It turns out that there is a well-known thing in quantum physics called “The Free Will Theorem”, developed by smart persons John Conway and Simon Kochen.
(I haven’t heard of this before, which I suspect means that, like L. Ron Hubbard’s science fiction, it didn’t exist in my original birth universe; I wonder if that means I’ve switched again recently. Always hard to tell.)
Anyway, the Free Will Theorem, which is described in two papers that are both quite readable really, is not actually about Free Will to speak of, at least not if you are a sensible compatibilist like we are, and I want to write down my thoughts here as to why and how that is.
What the Theorem actually shows is that, if some generally but not universally accepted parts of quantum physics and relativity are true, then if there is some behavior of some humans that can’t be predicted, even in principle if you knew every fact about the universe up to that point, then there is also some behavior of some elementary particles (as evidenced by the behavior of some macroscopic detection apparatus) that can’t be predicted, even in principle if you knew every fact about the universe up to that point.

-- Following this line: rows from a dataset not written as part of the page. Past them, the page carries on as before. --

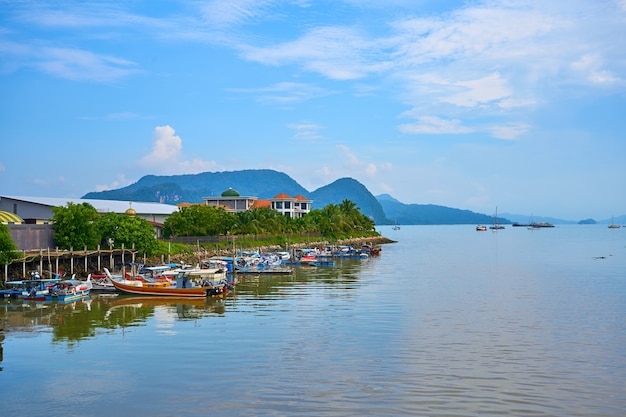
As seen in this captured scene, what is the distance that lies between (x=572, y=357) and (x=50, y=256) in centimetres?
4242

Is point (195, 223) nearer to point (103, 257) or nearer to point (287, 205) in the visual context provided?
point (103, 257)

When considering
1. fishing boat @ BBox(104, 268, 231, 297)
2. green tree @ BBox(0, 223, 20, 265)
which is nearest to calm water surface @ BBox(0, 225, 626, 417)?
fishing boat @ BBox(104, 268, 231, 297)

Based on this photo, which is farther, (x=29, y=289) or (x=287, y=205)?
(x=287, y=205)

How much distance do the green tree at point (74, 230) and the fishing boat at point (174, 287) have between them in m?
13.2

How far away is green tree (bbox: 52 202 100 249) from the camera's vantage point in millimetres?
59750

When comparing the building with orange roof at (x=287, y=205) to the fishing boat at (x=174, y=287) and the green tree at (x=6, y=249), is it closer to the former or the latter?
the fishing boat at (x=174, y=287)

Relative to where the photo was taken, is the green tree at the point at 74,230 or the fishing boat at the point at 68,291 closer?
the fishing boat at the point at 68,291

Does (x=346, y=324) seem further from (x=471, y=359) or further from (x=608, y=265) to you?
(x=608, y=265)

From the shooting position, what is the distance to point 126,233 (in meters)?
64.4

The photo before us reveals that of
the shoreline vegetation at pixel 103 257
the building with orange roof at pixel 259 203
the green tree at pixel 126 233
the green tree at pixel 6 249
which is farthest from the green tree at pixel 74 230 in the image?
the building with orange roof at pixel 259 203

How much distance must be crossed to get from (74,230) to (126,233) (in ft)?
17.8

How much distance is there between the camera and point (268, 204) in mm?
146625

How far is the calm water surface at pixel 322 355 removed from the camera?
20.4m

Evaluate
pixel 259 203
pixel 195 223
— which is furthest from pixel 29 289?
pixel 259 203
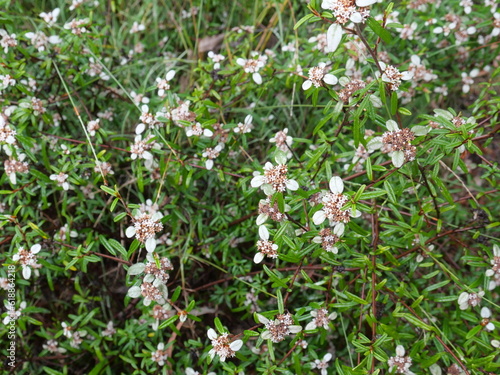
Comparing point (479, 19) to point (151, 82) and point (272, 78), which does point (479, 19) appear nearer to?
point (272, 78)

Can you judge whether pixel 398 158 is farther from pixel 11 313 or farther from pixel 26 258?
pixel 11 313

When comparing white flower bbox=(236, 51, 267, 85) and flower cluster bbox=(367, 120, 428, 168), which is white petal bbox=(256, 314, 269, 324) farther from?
white flower bbox=(236, 51, 267, 85)

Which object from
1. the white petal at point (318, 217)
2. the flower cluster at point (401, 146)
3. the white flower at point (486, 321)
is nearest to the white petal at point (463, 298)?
the white flower at point (486, 321)

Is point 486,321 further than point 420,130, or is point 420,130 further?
point 486,321

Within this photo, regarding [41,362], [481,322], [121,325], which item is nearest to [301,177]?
[481,322]

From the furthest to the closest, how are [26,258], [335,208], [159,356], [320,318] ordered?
[159,356]
[26,258]
[320,318]
[335,208]

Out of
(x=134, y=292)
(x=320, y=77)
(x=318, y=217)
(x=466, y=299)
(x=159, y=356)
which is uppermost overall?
(x=320, y=77)

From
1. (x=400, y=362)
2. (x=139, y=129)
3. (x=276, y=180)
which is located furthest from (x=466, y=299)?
(x=139, y=129)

Which is not a big surprise really; it’s hard to imagine a universe in which all elementary particle behavior was predictable but human behavior was somehow not, humans being made of elementary particles and all. But this Theorem puts a solid example under that intuition (as well as bringing up some other issues in physics that I won’t talk about more here).
Conway admits somewhere in the coverage of this that he chose the name, the Free Will Theorem, intentionally to get attention. But he’s also responded to criticism of the name by saying things worth noting.
The most obvious criticism is that being unpredictable even in principle isn’t the same as having free will (and if you’re a compatibilist it’s not even a necessary condition). Conway has said a couple of things about this.
First, he’s said informally that humans and particles are the same in this way, and since we say that humans have free will we should say that about particles too:
“That’s why I insisted on using this evocative language,” Conway says. “Many people thought I should say the particle’s behaviour is indeterminate. But it would be really rude if I told you that you were indeterminate! It’s the same property and I don’t see why we should be required to speak of it as if it were a different property. Our theorem says that if humans have it, then so do particles.”
But that’s sort of silly. The fact that humans and particles share some property X, and humans have free will, doesn’t imply that particles therefore have free will; it’s just a non-sequitur.
He’s also responded to the “randomness isn’t enough for free will” argument by claiming that the indeterminacy they’ve proved for particles isn’t just randomness. From that same link above:
and which action the particle does is free in this sense, it is not a predetermined function of the past. And that’s not the same as randomness, oh dear me no!”
Exclamatory cuteness aside, if “not determined by anything that’s come before, and not predictable even in principle” isn’t the same as randomness, I don’t know what is.
What Conway apparently has in mind here is that the randomness is weird and quantumly nonlocal: when the behavior goes from undetermined to determined, it does it at two places at once, and the places can be sufficiently far apart that no signal can get between them in time. That doesn’t mean it’s not random, it just means that as well as being random it’s also bizarre in the usual QM way; the Free Will Theorem doesn’t tell us anything particularly new about the weirdness, it’s just one of the three assumptions that it starts from.
Conway gets all sort of Penrose-like and speculates that while all the little “free decisions” made by particles usually sort of cancel out, our brains somehow avoid this canceling out, and that through some as yet unknown process our human-level free will pops out as a result. This, he says, makes the whole Compatibilism thing a moot point; since the universe isn’t deterministic, it just doesn’t matter whether free will is compatible with determinism. Compatibilism, the second of the papers says, is just “a now unnecessary attempt to allow for human free will in a deterministic world”.
Which is not quite right. :) Compatibilism is the recognition that indeterminicity is neither necessary nor sufficient for free will. Free will has to do with the freedom to express one’s preferences and goals in the world, not necessarily the ability to escape prediction by a hypothetical omniscient seer. Free will is possible with or without random or undetermined bits of fundamental physics (and those people who told Conway he ought to just say the particle behaviors are undetermined were right).
In fact free will requires that various of our actions are in fact influenced by, reflective of, if not determined by, past facts about the universe, those facts being the preferences, plans, and goals of the person acting with free will.